What you should do:
Produce a verbatim copy of the records, and keep the images out of it.

#### Provided entries

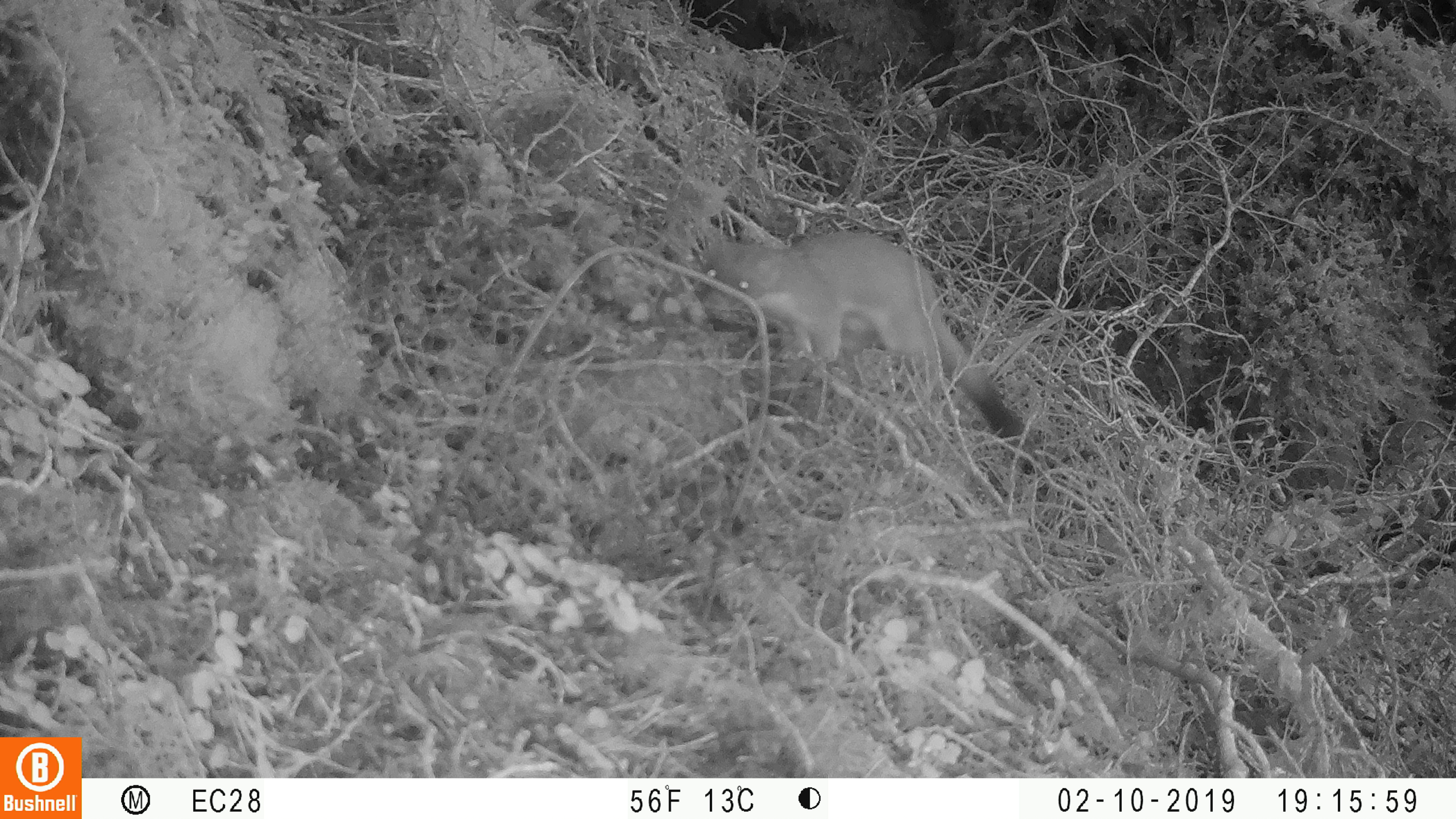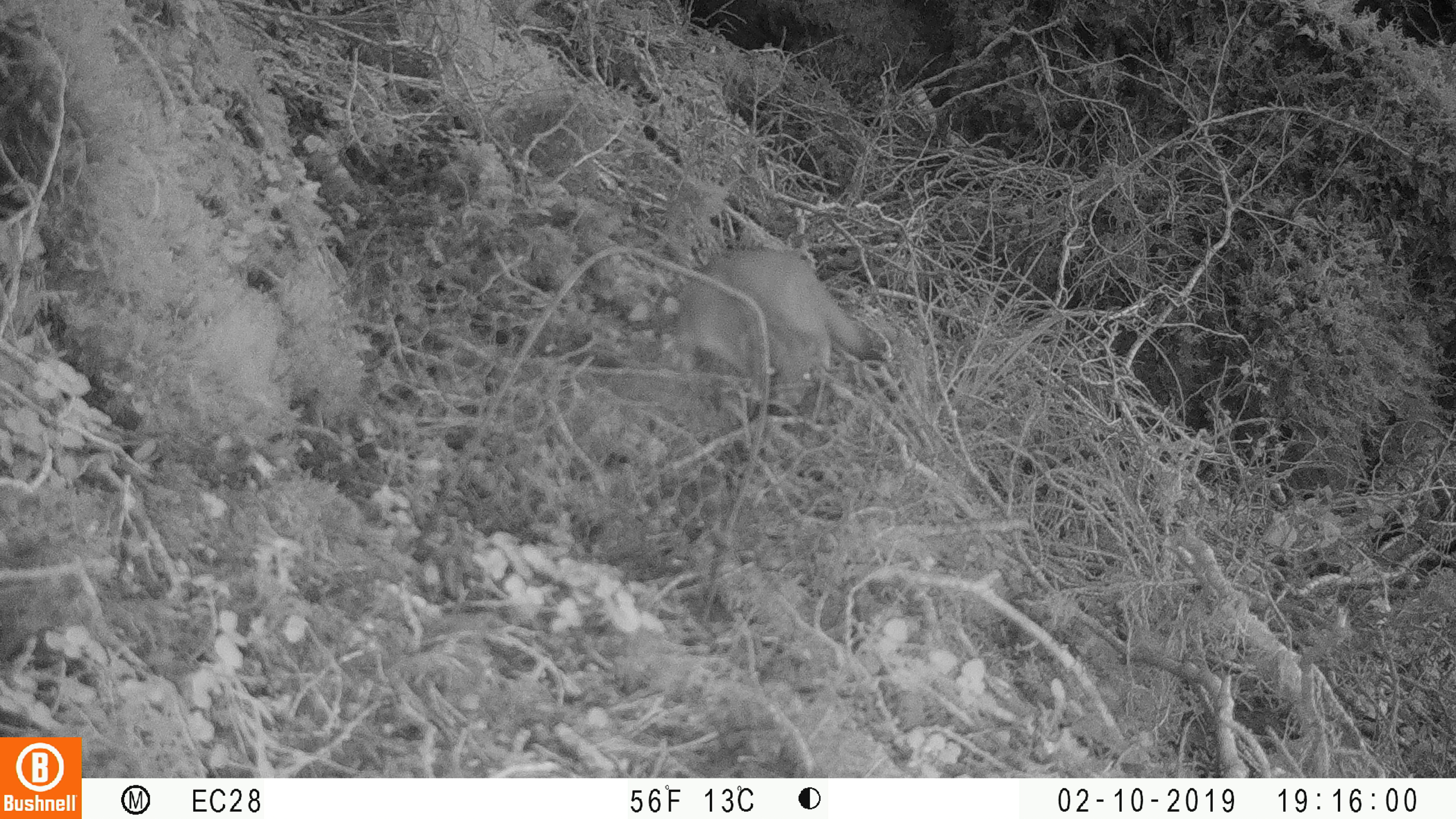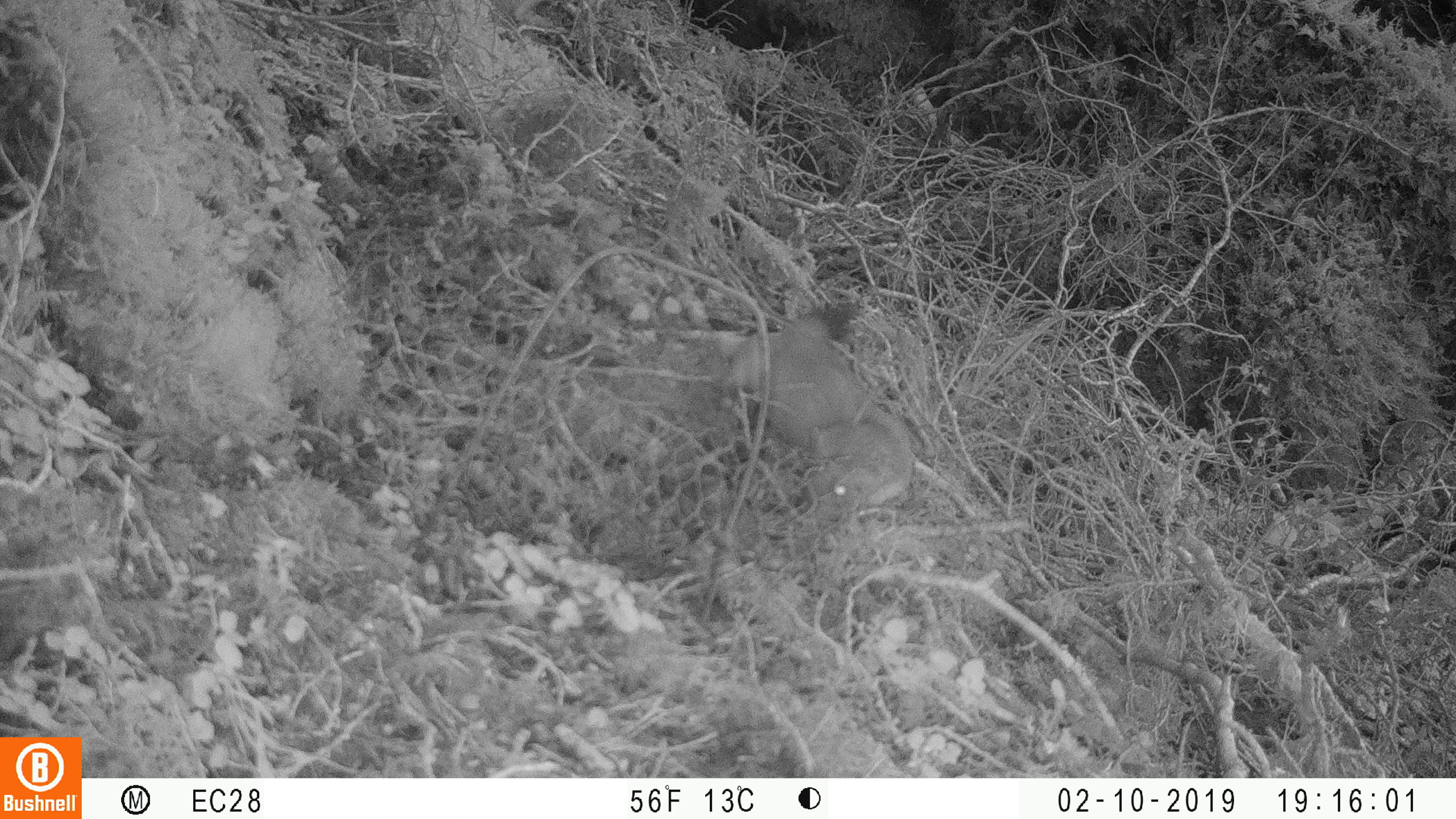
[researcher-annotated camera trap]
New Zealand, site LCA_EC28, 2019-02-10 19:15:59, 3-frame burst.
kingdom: Animalia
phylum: Chordata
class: Mammalia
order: Carnivora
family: Mustelidae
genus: Mustela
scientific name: Mustela erminea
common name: stoat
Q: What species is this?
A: Stoat (Mustela erminea).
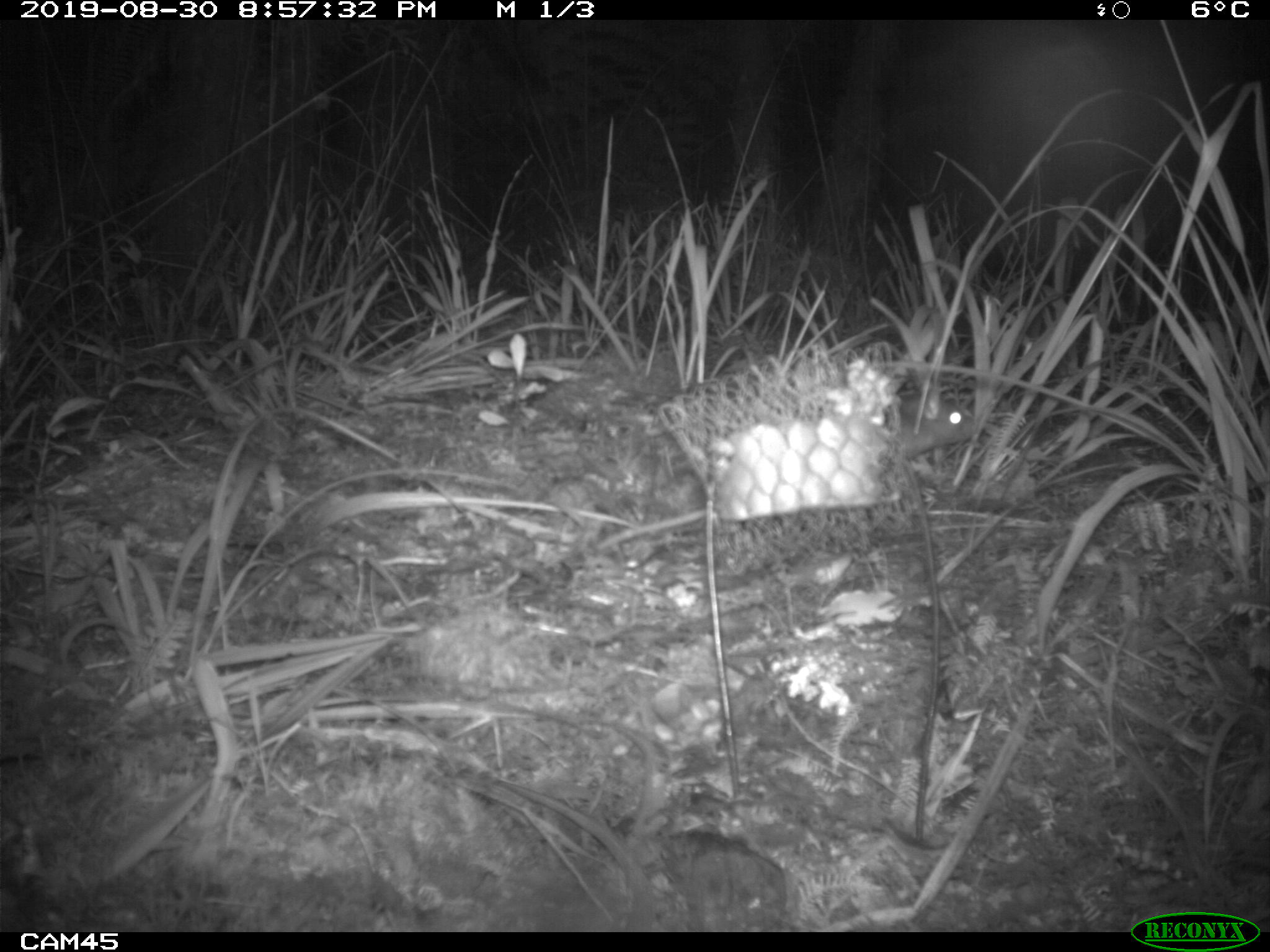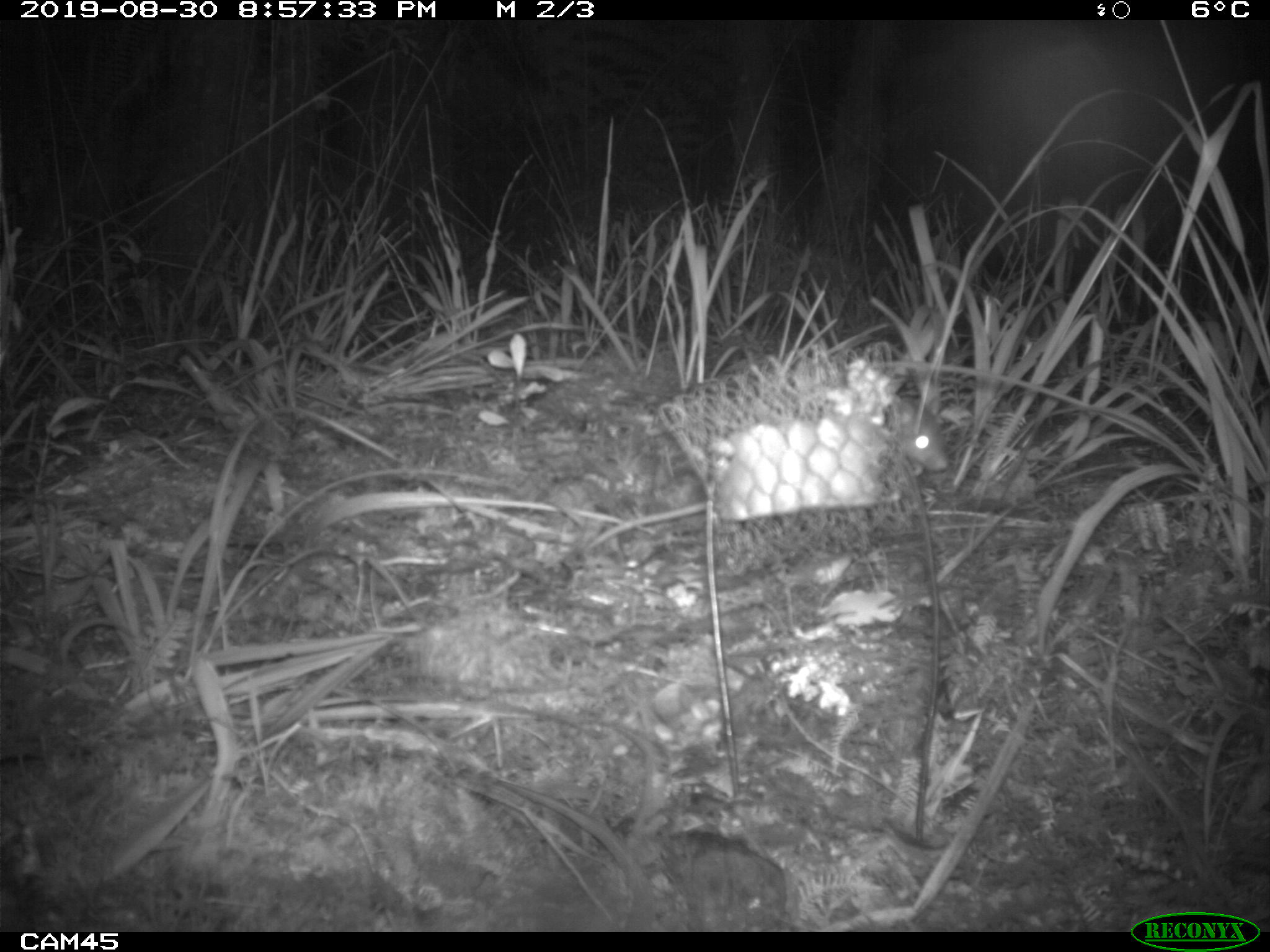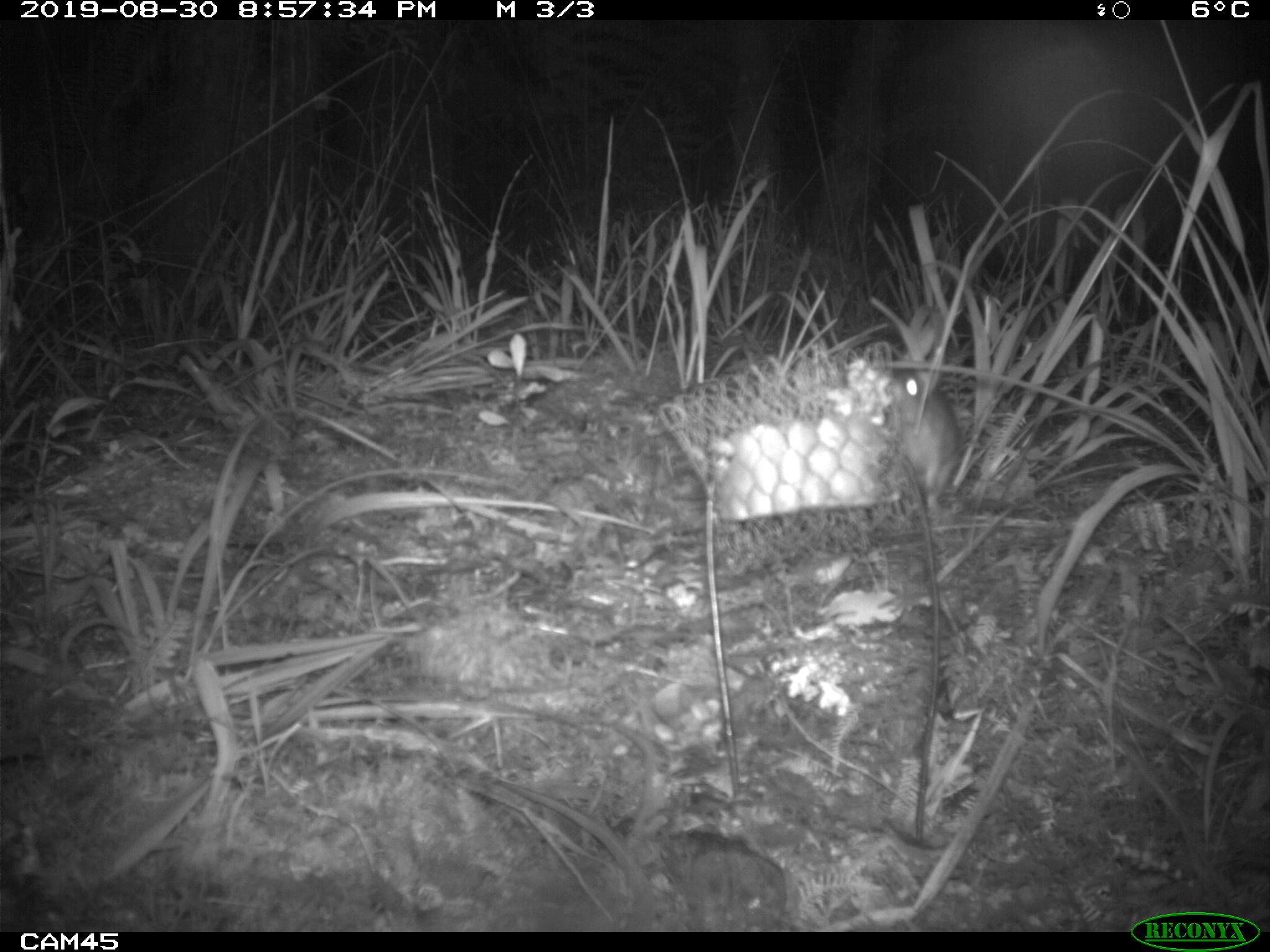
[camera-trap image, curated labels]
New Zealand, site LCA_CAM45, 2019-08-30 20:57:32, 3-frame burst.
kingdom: Animalia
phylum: Chordata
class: Mammalia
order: Rodentia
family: Muridae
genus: Rattus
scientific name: Rattus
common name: rat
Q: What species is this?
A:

########

Task solution:
[researcher-annotated camera trap]
New Zealand, site LCA_EC28, 2019-02-10 19:15:59, 3-frame burst.
kingdom: Animalia
phylum: Chordata
class: Mammalia
order: Carnivora
family: Mustelidae
genus: Mustela
scientific name: Mustela erminea
common name: stoat
Q: What species is this?
A: Stoat (Mustela erminea).
[camera-trap image, curated labels]
New Zealand, site LCA_CAM45, 2019-08-30 20:57:32, 3-frame burst.
kingdom: Animalia
phylum: Chordata
class: Mammalia
order: Rodentia
family: Muridae
genus: Rattus
scientific name: Rattus
common name: rat
Q: What species is this?
A:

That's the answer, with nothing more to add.